→ **Extracto original**:

⁂

La inflexibilidad laboral hunde la competitividad española

La economía española es menos competitiva a nivel global que el año pasado. Nuestro país ha perdido 9 posiciones en el ranking internacional elaborado por el Foro Económico Mundial (FEM) y cuya edición 2010-2011 se presentó ayer en Pekín.

España cae nueve puestos en la lista de países más competitivos
España cae nueve puestos en la lista de países más competitivos

Hemos pasado del número 33 al 42, siendo superados por naciones como Polonia, Tailandia, Bahrein o Puerto Rico.
El informe asocia la caída con los problemas del mercado financiero, el poco acceso al crédito y el bajo nivel de sofisticación de nuestras empresas. Pero sobre todo, por «la falta de flexibilidad y las rígidas leyes laborales» que «desaniman la creación de empleo, una cuestión preocupante teniendo en cuenta las persistentes tasas de paro».
El texto llega a utilizar a España como ejemplo de países con un mercado laboral rígido que incrementa «de forma dramática» sus dificultades para salir de la crisis. E insiste: «Los mercados laborales deben disponer de la flexibilidad necesaria para que un trabajador cambie de una actividad económica a otra de forma rápida y con un bajo coste, y para permitir fluctuaciones salariales sin grandes perturbaciones sociales».
El informe compara en doce categorías las capacidades de cada país. España sale bien parada en algunas subclasificaciones como la referente a infraestructuras (puesto 14) o al tamaño del mercado interno (puesto 13). En otras, muchas de ellas relacionadas con el aparato burocrático, nos perdemos en los últimos puestos, como en la que valora el peso de la regulación pública (110), la deuda pública (121) o el mal uso del dinero público (101).
También resultan preocupantes las «notas» del panorama educativo, ya que si bien la media sube mucho por el índice de escolarización y por la cantidad de estudiantes que tienen acceso a enseñanza Secundaria y universitaria, la calidad de los estudios nos arrastra a abismos africanos. Ocupamos el puesto número 107 en calidad educativa general, con un vergonzoso puesto 114 en cuanto a enseñanza científica. En resumidas cuentas, nuestro sistema educativo acoge a todos, pero a cambio de un nivel muy bajo.
El capítulo dedicado a España viene acompañado con una clasificación de los principales problemas a la hora de hacer negocios. En primer lugar se destaca la falta de acceso al crédito y financiación (23,4%), seguido por las leyes laborales (21,6%), la ineficacia de la burocracia (15,9%), la falta de mano de obra cualificada (8,6%) y los altos impuestos (8,6%).

⁂

→ **Datos de origen**:

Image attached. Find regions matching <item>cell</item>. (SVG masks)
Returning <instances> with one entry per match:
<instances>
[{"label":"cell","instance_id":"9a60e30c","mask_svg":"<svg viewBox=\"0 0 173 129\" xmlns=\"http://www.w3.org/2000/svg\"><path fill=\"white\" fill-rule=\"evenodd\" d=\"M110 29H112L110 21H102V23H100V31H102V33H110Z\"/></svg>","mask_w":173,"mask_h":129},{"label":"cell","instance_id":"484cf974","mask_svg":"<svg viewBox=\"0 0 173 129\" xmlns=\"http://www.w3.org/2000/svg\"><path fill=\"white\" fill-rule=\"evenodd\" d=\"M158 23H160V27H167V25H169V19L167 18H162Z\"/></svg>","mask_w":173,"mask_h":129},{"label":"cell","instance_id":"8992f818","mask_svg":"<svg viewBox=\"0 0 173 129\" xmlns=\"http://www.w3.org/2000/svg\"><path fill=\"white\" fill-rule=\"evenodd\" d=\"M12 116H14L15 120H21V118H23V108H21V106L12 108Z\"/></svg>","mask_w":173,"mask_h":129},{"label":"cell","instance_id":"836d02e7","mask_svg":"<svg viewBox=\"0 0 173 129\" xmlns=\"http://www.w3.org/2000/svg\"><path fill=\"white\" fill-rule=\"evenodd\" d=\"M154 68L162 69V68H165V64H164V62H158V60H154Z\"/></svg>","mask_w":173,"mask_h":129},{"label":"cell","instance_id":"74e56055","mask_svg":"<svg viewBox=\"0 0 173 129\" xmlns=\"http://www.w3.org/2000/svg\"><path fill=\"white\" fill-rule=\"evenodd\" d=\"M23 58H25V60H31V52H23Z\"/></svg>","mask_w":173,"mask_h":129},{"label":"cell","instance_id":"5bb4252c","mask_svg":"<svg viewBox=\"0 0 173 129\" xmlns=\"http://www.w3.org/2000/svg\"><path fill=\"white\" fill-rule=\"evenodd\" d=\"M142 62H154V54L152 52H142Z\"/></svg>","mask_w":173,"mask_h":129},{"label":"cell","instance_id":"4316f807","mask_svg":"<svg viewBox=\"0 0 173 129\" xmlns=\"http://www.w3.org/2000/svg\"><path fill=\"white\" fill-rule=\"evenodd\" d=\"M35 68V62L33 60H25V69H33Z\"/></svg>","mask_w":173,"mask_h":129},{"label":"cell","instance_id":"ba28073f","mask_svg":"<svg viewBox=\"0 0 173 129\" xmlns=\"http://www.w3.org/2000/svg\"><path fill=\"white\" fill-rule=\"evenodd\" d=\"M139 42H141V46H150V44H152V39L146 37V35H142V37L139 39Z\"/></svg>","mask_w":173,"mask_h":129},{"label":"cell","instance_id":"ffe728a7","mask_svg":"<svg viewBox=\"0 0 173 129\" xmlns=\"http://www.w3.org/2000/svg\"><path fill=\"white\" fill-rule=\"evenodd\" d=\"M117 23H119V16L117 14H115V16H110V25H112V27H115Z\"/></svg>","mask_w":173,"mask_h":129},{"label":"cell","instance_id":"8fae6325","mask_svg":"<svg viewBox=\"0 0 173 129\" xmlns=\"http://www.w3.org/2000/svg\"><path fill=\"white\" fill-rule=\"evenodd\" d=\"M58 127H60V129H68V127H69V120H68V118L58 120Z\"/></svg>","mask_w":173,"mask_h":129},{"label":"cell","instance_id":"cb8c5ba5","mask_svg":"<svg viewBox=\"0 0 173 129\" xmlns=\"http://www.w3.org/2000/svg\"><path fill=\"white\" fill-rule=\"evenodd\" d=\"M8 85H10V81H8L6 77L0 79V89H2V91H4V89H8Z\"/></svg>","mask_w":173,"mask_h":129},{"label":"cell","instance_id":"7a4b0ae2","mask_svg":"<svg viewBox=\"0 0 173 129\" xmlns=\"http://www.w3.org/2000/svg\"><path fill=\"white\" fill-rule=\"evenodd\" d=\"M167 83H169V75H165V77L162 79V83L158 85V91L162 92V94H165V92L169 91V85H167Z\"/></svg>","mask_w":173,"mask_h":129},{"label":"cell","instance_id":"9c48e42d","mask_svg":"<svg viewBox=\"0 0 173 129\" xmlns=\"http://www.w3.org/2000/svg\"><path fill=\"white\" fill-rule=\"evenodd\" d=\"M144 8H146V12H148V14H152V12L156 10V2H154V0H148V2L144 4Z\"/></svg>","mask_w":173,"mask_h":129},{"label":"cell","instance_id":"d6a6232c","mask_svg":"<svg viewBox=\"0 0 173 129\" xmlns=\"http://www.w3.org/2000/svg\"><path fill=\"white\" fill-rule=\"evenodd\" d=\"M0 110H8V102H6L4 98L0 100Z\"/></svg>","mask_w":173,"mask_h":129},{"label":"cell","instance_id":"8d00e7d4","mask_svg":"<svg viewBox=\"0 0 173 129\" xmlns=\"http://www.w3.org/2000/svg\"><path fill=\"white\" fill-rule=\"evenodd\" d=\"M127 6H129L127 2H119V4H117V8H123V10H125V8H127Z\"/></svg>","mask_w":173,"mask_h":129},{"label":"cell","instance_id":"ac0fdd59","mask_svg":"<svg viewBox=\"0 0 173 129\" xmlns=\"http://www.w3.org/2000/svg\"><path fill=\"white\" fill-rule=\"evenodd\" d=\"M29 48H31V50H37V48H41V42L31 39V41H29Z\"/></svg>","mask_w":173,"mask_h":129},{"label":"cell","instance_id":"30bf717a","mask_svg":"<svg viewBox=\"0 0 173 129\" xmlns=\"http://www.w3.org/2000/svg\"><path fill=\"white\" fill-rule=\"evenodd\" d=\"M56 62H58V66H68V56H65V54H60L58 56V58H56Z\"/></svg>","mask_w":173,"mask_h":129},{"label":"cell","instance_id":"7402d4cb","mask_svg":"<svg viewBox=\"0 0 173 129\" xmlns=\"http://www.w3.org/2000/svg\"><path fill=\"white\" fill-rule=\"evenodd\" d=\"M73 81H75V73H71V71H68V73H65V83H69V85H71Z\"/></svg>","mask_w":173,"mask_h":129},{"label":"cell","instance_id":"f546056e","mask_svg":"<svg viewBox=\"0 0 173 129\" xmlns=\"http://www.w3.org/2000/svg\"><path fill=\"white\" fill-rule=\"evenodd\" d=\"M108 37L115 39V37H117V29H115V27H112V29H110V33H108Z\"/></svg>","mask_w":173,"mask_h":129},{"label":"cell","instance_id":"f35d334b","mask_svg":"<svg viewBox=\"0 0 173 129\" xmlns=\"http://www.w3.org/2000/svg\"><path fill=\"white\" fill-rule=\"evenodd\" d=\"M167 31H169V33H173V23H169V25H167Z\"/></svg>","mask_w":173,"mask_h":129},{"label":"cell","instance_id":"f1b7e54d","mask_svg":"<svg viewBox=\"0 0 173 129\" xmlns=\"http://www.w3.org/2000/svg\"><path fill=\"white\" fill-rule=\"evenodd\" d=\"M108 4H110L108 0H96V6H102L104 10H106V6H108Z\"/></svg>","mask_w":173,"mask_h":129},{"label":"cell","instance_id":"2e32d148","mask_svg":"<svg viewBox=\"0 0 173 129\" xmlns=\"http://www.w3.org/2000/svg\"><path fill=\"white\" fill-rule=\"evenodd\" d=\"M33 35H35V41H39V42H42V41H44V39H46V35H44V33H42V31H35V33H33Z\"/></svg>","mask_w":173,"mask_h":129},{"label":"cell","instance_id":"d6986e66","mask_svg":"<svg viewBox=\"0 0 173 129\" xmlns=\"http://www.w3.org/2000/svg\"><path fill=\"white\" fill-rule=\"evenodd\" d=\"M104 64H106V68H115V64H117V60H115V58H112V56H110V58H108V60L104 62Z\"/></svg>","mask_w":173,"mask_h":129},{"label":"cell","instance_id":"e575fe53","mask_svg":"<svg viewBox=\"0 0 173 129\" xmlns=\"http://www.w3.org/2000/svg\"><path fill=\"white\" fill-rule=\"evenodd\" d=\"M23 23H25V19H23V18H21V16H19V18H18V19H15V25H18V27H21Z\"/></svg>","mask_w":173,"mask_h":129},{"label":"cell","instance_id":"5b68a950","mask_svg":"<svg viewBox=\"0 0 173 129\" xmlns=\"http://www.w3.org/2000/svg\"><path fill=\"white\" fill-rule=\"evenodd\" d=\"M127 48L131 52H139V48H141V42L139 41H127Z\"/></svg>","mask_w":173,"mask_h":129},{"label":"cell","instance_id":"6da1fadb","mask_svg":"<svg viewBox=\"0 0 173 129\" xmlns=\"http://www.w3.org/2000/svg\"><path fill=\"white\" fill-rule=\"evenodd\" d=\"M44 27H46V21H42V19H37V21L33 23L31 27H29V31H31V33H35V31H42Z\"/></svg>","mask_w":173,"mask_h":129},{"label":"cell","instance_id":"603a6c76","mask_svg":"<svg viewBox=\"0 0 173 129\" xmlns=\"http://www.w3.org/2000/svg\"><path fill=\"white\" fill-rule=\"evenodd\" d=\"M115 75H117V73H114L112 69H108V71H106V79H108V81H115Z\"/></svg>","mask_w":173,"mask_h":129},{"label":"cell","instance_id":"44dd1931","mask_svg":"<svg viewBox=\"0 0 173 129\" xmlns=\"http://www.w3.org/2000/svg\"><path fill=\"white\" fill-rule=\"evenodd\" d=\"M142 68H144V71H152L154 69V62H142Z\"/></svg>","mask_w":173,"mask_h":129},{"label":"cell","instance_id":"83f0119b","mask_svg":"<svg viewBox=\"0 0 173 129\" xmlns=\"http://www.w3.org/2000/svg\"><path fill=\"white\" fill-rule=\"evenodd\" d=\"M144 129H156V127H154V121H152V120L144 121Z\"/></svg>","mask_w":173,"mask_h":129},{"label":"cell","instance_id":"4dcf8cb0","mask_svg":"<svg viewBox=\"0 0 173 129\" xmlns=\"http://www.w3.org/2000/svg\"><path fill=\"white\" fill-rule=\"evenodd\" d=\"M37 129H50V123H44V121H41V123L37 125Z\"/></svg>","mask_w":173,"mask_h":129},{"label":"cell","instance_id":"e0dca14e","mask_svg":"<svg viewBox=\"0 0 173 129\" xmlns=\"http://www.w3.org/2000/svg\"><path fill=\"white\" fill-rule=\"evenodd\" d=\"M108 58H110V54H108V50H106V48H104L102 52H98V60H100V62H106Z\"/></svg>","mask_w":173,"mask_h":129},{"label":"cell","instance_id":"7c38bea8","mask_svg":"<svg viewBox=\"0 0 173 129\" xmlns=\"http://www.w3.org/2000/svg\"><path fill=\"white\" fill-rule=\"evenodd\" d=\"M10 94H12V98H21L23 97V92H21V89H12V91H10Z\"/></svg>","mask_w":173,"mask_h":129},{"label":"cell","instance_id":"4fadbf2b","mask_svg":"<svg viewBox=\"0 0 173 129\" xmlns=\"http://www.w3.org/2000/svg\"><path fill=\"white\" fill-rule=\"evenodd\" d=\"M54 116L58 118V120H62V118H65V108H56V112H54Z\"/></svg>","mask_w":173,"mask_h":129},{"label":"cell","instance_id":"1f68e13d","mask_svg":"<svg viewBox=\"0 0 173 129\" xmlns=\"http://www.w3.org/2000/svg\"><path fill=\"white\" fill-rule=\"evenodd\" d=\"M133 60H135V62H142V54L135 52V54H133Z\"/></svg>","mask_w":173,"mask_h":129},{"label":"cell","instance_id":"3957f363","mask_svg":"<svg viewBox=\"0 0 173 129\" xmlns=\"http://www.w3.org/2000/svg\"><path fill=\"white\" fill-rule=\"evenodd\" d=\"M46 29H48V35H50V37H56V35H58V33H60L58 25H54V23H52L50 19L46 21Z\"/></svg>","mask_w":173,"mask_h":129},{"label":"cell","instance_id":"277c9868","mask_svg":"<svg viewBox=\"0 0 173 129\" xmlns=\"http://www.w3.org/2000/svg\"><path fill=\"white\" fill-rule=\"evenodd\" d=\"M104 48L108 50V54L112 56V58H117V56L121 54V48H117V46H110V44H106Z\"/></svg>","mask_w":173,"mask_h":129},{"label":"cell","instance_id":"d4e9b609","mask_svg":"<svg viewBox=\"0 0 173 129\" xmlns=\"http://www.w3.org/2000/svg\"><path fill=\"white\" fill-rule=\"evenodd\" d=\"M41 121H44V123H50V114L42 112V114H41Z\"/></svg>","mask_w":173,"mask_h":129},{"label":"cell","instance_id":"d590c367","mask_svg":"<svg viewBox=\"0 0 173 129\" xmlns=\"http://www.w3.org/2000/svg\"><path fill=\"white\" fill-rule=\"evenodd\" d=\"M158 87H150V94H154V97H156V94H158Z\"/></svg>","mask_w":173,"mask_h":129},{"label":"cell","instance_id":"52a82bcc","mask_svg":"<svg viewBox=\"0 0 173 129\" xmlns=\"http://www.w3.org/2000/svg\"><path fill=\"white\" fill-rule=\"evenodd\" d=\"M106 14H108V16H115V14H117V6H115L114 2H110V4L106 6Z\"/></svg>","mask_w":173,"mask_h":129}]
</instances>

⁂

→ **Qué hacer**:
1. De acuerdo con la noticia sobre la competitividad española, ¿por qué deben ser flexibles los mercados laborales? Explícalo en una a tres oraciones, por favor.
2. Reproduce literalmente de la noticia sobre la competitividad española todo lo que va desde "El texto llega" hasta "dinero público (101).".

→ **Resultados del ejercicio**:
1. Según el informe, los mercados laborales necesitan flexibilidad para que un trabajador pueda cambiar de una actividad económica a otra de forma rápida y con un bajo coste. También la necesitan para permitir fluctuaciones salariales sin grandes perturbaciones sociales.

2.
El texto llega a utilizar a España como ejemplo de países con un mercado laboral rígido que incrementa «de forma dramática» sus dificultades para salir de la crisis. E insiste: «Los mercados laborales deben disponer de la flexibilidad necesaria para que un trabajador cambie de una actividad económica a otra de forma rápida y con un bajo coste, y para permitir fluctuaciones salariales sin grandes perturbaciones sociales».
El informe compara en doce categorías las capacidades de cada país. España sale bien parada en algunas subclasificaciones como la referente a infraestructuras (puesto 14) o al tamaño del mercado interno (puesto 13). En otras, muchas de ellas relacionadas con el aparato burocrático, nos perdemos en los últimos puestos, como en la que valora el peso de la regulación pública (110), la deuda pública (121) o el mal uso del dinero público (101).